The moment Ian Mahinmi had his second look at his right knee, he knew something wasn't right beyond just soreness. The Wizards have managed to almost dig themselves out of hole without him and Marcin Gortat logging a career-high in minutes with no true experienced center as his backup.
It'll be at least six weeks until relief comes. The Wizards announced Tuesday that Mahinmi not only would get a platelet-rich plasma procedure on the right knee but the surgicially left one, too, that initially put him on the shelf during the preseason. Mahinmi additionally sustained a bone bruise on the left one and hasn't been able to practice fully.
Jason Smith can play there but he's more of a face-up four who can play the position based on the matchup. He's not a good matchup for mobile, athletic centers who can play away from the rim. Andrew Nicholson is a forward who is the backup to power forward Markieff Morris and is out of position in the middle. Daniel Ochefu could be the best option in the long run, but the undrafted rookie didn't have much seasoning in real-time action until recently. He's not a threat on the offensive end.
"I think it’s fine," said Bradley Beal after he led the Wizards with 22 points in a 107-105 loss at the Indiana Pacers on Monday. "Marcin is playing great. Daniel is stepping in as a rookie and giving us solid minutes. We’ve still got plenty of bigs. Do we miss Ian? For sure. But we’ve been playing all year without him. It’s not like we’re going to use it as an excuse. We’ve just got to work with what we’ve got. We’ve had success with big lineups and small lineups. It doesn’t matter, just do what it takes to win."

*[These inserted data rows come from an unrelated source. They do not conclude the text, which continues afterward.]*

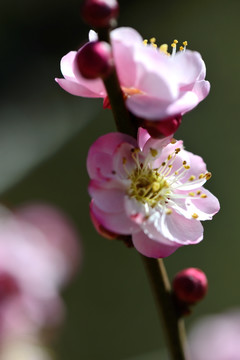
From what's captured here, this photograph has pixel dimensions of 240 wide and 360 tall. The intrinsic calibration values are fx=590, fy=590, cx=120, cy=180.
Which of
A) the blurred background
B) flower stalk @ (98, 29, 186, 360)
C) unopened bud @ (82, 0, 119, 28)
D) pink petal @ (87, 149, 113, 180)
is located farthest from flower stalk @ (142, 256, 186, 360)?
the blurred background

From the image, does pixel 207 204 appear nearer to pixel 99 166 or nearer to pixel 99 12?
pixel 99 166

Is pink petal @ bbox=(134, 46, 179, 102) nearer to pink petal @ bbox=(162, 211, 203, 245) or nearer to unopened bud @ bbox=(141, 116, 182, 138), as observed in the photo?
unopened bud @ bbox=(141, 116, 182, 138)

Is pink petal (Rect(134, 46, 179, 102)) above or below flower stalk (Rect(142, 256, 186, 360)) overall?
above

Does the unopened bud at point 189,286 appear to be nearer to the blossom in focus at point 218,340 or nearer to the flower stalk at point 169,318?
the flower stalk at point 169,318

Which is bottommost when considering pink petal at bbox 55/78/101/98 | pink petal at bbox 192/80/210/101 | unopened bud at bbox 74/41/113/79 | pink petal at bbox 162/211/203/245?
pink petal at bbox 162/211/203/245

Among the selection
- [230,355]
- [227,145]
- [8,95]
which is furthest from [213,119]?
[230,355]

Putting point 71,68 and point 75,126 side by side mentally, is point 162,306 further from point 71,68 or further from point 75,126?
point 75,126
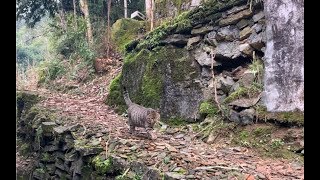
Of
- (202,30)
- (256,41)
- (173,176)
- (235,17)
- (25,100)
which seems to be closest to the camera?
(173,176)

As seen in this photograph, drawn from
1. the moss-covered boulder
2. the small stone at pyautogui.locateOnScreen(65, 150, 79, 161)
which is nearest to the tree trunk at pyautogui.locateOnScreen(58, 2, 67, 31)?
the moss-covered boulder

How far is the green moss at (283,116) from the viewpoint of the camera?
4.40m

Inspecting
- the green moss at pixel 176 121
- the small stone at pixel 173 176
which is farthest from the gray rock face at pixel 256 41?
the small stone at pixel 173 176

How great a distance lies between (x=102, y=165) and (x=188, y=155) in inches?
53.6

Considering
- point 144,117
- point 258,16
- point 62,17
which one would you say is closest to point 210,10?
point 258,16

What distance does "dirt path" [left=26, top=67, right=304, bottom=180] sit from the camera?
3811 mm

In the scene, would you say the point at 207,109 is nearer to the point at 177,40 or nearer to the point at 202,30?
the point at 202,30

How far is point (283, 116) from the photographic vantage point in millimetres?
4562

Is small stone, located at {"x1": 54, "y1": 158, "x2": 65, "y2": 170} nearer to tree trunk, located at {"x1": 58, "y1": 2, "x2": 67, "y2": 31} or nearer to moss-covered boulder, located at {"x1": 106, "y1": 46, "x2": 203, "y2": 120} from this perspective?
moss-covered boulder, located at {"x1": 106, "y1": 46, "x2": 203, "y2": 120}

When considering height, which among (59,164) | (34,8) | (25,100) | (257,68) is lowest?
(59,164)

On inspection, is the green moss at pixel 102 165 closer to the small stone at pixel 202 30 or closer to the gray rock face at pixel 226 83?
the gray rock face at pixel 226 83

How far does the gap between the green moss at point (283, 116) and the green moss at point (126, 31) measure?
7062 mm

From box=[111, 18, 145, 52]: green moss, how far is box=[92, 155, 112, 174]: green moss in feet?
21.9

Gortat, averaging a career-high 35.8 minutes, has posted 15 double-doubles after 21 points and 13 rebounds in Indiana. His 11.8 rebounds are a career-high.
Mahinmi, however, was supposed to fill the void left when Gortat leaves the floor. Last season, the Wizards used oft-injured Nene in that role to good effect. He left for a one-year deal with the Houston Rockets for $3 million and has appeared in 23 games -- 22 more than Mahinmi -- and is averaging 7.1 points and 3.6 rebounds in 16.8 minutes. Mahinmi, who is younger at 30 and being more mobile would be a better pick-and-roll defender, is a $64 million commitment over four years for Washington.
The size and athleticism of Mahinmi is striking when he's healthy. He started 71 games for the Pacers last season, averaging career-highs of 9.3 points and 7.1 rebounds in only 25.6 minutes per game. He was Tyson Chandler's primary backup with the Dallas Mavericks, where he was a role player on the 2011 NBA championship team.
A big who can step out to contain the ball and cover the rim simultaneously is a rare find. That's what Chandler did so well for the Mavericks which allowed them to contain and limit elite players such as Kobe Bryant, Russell Westbrook, Dwyane Wade and LeBron James en route to that title. That coverage has been a major weakeness for the Wizards in recent years, and president Ernie Grunfeld sought to tighten up that area.
The problem the Wizards have beyond Mahinmi's absence is fewer options to bolster the bench via trade before the deadline which is two months away. No one is going to deal for Mahinmi's contract while injured and there's not a huge market for the healthy pieces they do have availalble outside of Kelly Oubre. Given how he's blossoming and Otto Porter's status as a likely restricted free agent (Wizards have to make him a qualifying offer first), it's difficult to see they'd part ways with the first-round pick.
John Wall knows what the Wizards are missing without Mahinmi.
"You see the presence that he brings to the team when you play against him. You’ve seen what he’s done in the past," Wall said. "He’s another big that can run the floor. He does a great job of screening, blocking shots and protecting the paint. Just his vet presence, being in the locker room and talking. And being an athletic big that can catch lobs and finish plays around the basket for us, we know what he can do. He would have been a great piece to have right now in the beginning of the season. We’ve only had him for one game and he kind of wasn’t in there for very long. He’s doing the best he can in fighting, rehabbing and trying to get back healthy."
Coach Scott Brooks is going to have to continue to mix and match his lineups to compensate. Small-ball has worked in the short-term, but when opponents adjust -- and they will after seeing enough on film to prepare -- will determine how long they can stick with it.